[begin Material for this exercise]
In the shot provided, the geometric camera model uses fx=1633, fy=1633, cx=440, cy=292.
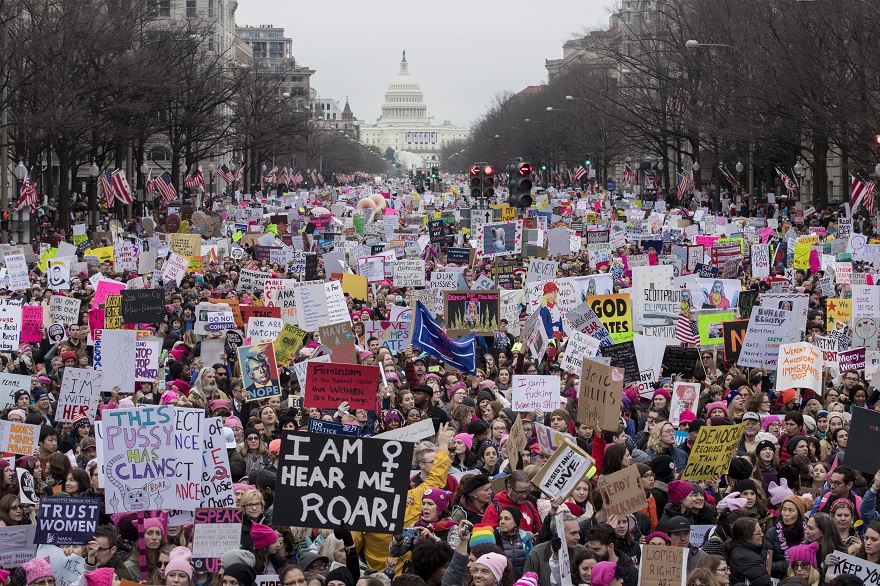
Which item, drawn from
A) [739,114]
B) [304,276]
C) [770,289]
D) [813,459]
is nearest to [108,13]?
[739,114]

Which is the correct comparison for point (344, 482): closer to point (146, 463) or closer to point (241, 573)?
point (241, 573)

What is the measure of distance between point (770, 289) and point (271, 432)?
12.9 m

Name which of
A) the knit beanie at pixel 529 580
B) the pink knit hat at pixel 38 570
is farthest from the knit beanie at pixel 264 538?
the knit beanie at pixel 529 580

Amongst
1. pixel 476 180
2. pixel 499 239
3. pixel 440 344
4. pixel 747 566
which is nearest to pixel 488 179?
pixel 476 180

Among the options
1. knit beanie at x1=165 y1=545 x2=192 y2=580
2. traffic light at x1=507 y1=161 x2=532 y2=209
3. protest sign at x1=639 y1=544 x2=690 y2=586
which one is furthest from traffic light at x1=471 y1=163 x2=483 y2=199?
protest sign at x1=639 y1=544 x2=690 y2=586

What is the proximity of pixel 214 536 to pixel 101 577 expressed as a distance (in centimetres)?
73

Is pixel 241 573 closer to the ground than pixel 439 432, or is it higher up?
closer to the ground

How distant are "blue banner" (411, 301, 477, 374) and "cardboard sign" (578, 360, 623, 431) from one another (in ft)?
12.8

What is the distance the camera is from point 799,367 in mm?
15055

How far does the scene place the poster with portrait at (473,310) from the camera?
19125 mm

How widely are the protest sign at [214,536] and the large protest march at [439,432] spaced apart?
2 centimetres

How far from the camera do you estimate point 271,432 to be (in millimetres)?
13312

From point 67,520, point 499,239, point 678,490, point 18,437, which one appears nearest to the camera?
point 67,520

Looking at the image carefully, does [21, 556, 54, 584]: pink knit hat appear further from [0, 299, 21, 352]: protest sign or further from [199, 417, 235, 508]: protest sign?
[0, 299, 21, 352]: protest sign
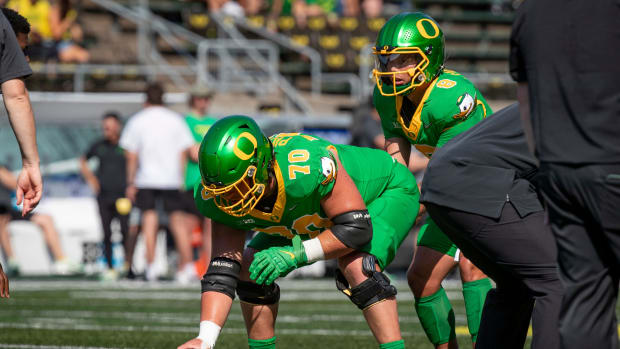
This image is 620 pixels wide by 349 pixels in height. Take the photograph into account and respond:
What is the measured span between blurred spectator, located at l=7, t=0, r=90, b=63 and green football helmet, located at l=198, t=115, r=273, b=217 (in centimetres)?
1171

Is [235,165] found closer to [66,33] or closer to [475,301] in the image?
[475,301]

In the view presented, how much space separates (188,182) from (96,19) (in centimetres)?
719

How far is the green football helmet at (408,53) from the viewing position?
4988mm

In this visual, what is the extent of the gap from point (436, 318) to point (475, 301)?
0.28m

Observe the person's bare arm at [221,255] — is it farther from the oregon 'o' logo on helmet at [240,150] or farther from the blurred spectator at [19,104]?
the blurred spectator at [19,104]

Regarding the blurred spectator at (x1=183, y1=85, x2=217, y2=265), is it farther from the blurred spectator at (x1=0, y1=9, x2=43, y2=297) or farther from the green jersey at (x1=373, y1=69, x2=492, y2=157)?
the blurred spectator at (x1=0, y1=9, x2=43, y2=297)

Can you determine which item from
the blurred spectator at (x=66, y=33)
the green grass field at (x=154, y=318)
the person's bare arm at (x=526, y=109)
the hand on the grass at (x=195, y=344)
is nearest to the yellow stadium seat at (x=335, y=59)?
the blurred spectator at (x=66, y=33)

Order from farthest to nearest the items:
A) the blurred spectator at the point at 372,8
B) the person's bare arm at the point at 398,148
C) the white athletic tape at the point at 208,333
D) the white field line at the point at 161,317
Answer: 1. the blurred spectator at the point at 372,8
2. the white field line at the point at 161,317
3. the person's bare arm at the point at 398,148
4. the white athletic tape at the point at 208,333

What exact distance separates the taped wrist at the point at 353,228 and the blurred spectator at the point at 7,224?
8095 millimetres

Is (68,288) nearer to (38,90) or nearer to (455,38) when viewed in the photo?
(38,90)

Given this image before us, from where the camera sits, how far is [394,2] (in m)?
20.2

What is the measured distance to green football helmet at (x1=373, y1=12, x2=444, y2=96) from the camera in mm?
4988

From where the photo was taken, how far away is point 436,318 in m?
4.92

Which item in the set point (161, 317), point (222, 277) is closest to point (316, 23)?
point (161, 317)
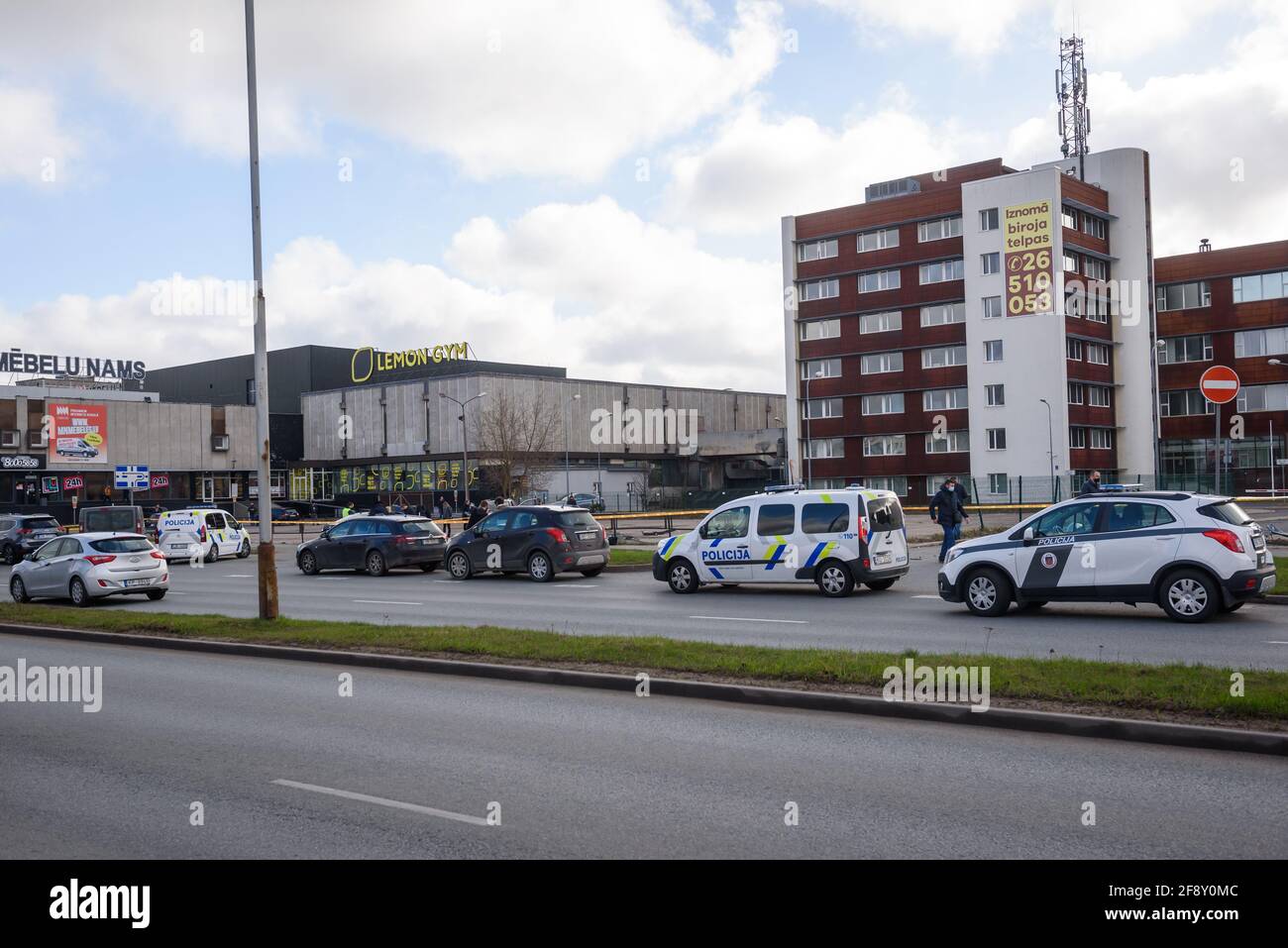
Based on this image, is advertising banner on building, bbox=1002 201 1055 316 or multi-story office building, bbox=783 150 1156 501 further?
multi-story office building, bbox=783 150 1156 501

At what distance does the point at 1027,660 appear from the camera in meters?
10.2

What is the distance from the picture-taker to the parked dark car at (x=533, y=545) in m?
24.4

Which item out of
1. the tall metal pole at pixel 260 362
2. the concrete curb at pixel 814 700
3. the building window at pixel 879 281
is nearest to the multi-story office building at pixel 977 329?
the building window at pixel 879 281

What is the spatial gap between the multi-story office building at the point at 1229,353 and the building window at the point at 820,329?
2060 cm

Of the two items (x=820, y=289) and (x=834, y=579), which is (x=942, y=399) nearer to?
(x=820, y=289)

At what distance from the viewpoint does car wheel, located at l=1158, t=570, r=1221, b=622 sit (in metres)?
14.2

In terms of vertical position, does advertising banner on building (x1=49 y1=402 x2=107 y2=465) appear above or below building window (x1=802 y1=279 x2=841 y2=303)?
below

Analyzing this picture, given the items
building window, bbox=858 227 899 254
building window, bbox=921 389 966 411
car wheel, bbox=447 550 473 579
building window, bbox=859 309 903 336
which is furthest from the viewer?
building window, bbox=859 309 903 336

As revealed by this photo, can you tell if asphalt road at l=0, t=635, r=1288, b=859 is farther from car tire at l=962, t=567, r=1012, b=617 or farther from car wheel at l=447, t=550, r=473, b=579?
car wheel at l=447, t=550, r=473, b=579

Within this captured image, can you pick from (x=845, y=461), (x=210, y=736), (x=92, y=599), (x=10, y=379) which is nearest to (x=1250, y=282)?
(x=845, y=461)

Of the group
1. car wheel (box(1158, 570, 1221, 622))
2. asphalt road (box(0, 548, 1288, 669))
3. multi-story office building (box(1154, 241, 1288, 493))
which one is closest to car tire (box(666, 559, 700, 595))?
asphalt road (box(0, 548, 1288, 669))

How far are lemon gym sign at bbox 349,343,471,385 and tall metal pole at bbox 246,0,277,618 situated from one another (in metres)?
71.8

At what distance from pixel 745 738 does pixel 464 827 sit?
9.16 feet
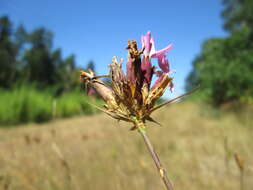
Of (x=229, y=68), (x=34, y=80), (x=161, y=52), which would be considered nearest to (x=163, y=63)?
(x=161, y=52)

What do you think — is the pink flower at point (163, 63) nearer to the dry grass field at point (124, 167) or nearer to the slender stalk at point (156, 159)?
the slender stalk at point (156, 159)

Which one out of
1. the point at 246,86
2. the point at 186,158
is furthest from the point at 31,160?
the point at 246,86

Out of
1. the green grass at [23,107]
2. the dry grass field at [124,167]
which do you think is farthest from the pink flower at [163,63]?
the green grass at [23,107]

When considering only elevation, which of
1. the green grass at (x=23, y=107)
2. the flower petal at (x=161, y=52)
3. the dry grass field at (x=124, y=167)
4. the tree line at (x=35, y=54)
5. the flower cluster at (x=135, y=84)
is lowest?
[end Material for this exercise]
• Stated problem: Without the pictures, repeat the listing above exactly.

• Answer to this task:
In the shot provided, the geometric camera model uses fx=1633, fy=1633, cx=440, cy=292.
Which item, drawn from
A) [739,114]
B) [304,276]
C) [770,289]
D) [813,459]
is nearest to [108,13]?
[739,114]

Which is the correct comparison for point (344, 482): closer to point (146, 463) or closer to point (241, 573)?
point (241, 573)

What is the measure of distance between point (770, 289) and point (271, 432)?
12.9 m

Name which of
A) the knit beanie at pixel 529 580
B) the pink knit hat at pixel 38 570
is farthest from the knit beanie at pixel 264 538?
the knit beanie at pixel 529 580

Amongst
1. pixel 476 180
2. pixel 499 239
3. pixel 440 344
4. pixel 747 566
which is nearest to pixel 488 179?
pixel 476 180

Among the options
1. knit beanie at x1=165 y1=545 x2=192 y2=580
2. traffic light at x1=507 y1=161 x2=532 y2=209
3. protest sign at x1=639 y1=544 x2=690 y2=586
which one is furthest from traffic light at x1=471 y1=163 x2=483 y2=199?
protest sign at x1=639 y1=544 x2=690 y2=586

What is the proximity of pixel 214 536 to pixel 101 577 expressed as a distance (in centimetres)?
73

Is pixel 241 573 closer to the ground than pixel 439 432, or is it higher up?
closer to the ground

How distant are "blue banner" (411, 301, 477, 374) and "cardboard sign" (578, 360, 623, 431) from one another (in ft)?
12.8

What is the distance the camera is from point 799,367 in mm?
15055

How far does the scene place the poster with portrait at (473,310) from the camera?
19125 mm

How widely are the protest sign at [214,536] and the large protest march at [439,432] spaced apart?
2 centimetres

How far from the camera do you estimate point 271,432 to be (in millimetres)?
13312

From point 67,520, point 499,239, point 678,490, point 18,437, which one appears nearest to the camera?
point 67,520

Looking at the image carefully, does [21, 556, 54, 584]: pink knit hat appear further from [0, 299, 21, 352]: protest sign or further from [199, 417, 235, 508]: protest sign?
[0, 299, 21, 352]: protest sign
This image is 620 pixels wide by 349 pixels in height. Take the photograph into account and respond:
What is the measured span between blurred spectator, located at l=7, t=0, r=90, b=63 and green football helmet, located at l=198, t=115, r=273, b=217 (in centimetres)?
1171

Is [235,165] found closer to [66,33] or closer to [475,301] in the image?
[475,301]

In the view presented, how much space separates (188,182) from (96,19) (in centimetres)?
719

How far is the green football helmet at (408,53) from the viewing position?
4988mm

In this visual, what is the extent of the gap from point (436, 318) to point (475, 301)?
0.28m

Observe the person's bare arm at [221,255] — is it farther from the oregon 'o' logo on helmet at [240,150] or farther from the blurred spectator at [19,104]?
the blurred spectator at [19,104]

Regarding the blurred spectator at (x1=183, y1=85, x2=217, y2=265), is it farther from the blurred spectator at (x1=0, y1=9, x2=43, y2=297) or farther from the green jersey at (x1=373, y1=69, x2=492, y2=157)?
the blurred spectator at (x1=0, y1=9, x2=43, y2=297)

Can you determine which item from
the blurred spectator at (x=66, y=33)
the green grass field at (x=154, y=318)
the person's bare arm at (x=526, y=109)
the hand on the grass at (x=195, y=344)
is nearest to the yellow stadium seat at (x=335, y=59)?
the blurred spectator at (x=66, y=33)

Order from farthest to nearest the items:
A) the blurred spectator at the point at 372,8
B) the person's bare arm at the point at 398,148
C) the white athletic tape at the point at 208,333
D) the white field line at the point at 161,317
Answer: 1. the blurred spectator at the point at 372,8
2. the white field line at the point at 161,317
3. the person's bare arm at the point at 398,148
4. the white athletic tape at the point at 208,333

What exact distance separates the taped wrist at the point at 353,228 and the blurred spectator at the point at 7,224?
8095 millimetres

Is (68,288) nearer to (38,90) or nearer to (455,38) when viewed in the photo?
(38,90)

Given this image before us, from where the camera sits, how far is [394,2] (in m)?
20.2

What is the measured distance to green football helmet at (x1=373, y1=12, x2=444, y2=96) from the camera in mm?
4988

From where the photo was taken, how far away is point 436,318 in m?
4.92

Which item in the set point (161, 317), point (222, 277) is closest to point (316, 23)?
point (161, 317)
Based on this image, is advertising banner on building, bbox=1002 201 1055 316 or multi-story office building, bbox=783 150 1156 501 further?
multi-story office building, bbox=783 150 1156 501

At what distance does the point at 1027,660 appear from the camera in meters?
10.2

What is the distance from the picture-taker to the parked dark car at (x=533, y=545) in m?
24.4

Which item out of
1. the tall metal pole at pixel 260 362
2. the concrete curb at pixel 814 700
3. the building window at pixel 879 281
is nearest to the multi-story office building at pixel 977 329?
the building window at pixel 879 281

What is the spatial gap between the multi-story office building at the point at 1229,353 and the building window at the point at 820,329?
2060 cm

Of the two items (x=820, y=289) and (x=834, y=579), which is (x=942, y=399) nearer to?
(x=820, y=289)

At what distance from the viewpoint does car wheel, located at l=1158, t=570, r=1221, b=622 sit (in metres)?
14.2

In terms of vertical position, does advertising banner on building (x1=49 y1=402 x2=107 y2=465) appear above or below building window (x1=802 y1=279 x2=841 y2=303)?
below

Analyzing this picture, given the items
building window, bbox=858 227 899 254
building window, bbox=921 389 966 411
car wheel, bbox=447 550 473 579
building window, bbox=859 309 903 336
which is furthest from the viewer?
building window, bbox=859 309 903 336

As revealed by this photo, can you tell if asphalt road at l=0, t=635, r=1288, b=859 is farther from car tire at l=962, t=567, r=1012, b=617 or farther from car wheel at l=447, t=550, r=473, b=579?
car wheel at l=447, t=550, r=473, b=579

Within this captured image, can you pick from (x=845, y=461), (x=210, y=736), (x=92, y=599), (x=10, y=379) which is nearest to (x=1250, y=282)?
(x=845, y=461)

Of the group
1. car wheel (box(1158, 570, 1221, 622))
2. asphalt road (box(0, 548, 1288, 669))
3. multi-story office building (box(1154, 241, 1288, 493))
which one is closest to car tire (box(666, 559, 700, 595))?
asphalt road (box(0, 548, 1288, 669))

How far are lemon gym sign at bbox 349,343,471,385 and tall metal pole at bbox 246,0,277,618 situated from one another (in metres)?
71.8

At what distance from pixel 745 738 does pixel 464 827 sit?
9.16 feet
Of (x=229, y=68), (x=34, y=80), (x=161, y=52), which would be considered nearest to (x=163, y=63)?
(x=161, y=52)

What do you think — is the pink flower at point (163, 63) nearer to the dry grass field at point (124, 167) or nearer to the slender stalk at point (156, 159)?
the slender stalk at point (156, 159)

Which one out of
1. the point at 246,86
2. the point at 186,158
is furthest from the point at 31,160?
the point at 246,86

Out of
1. the green grass at [23,107]
2. the dry grass field at [124,167]
which do you think is farthest from the pink flower at [163,63]?
the green grass at [23,107]

When considering only elevation, which of
1. the green grass at (x=23, y=107)
2. the flower petal at (x=161, y=52)
3. the dry grass field at (x=124, y=167)
4. the tree line at (x=35, y=54)
5. the flower cluster at (x=135, y=84)
is lowest?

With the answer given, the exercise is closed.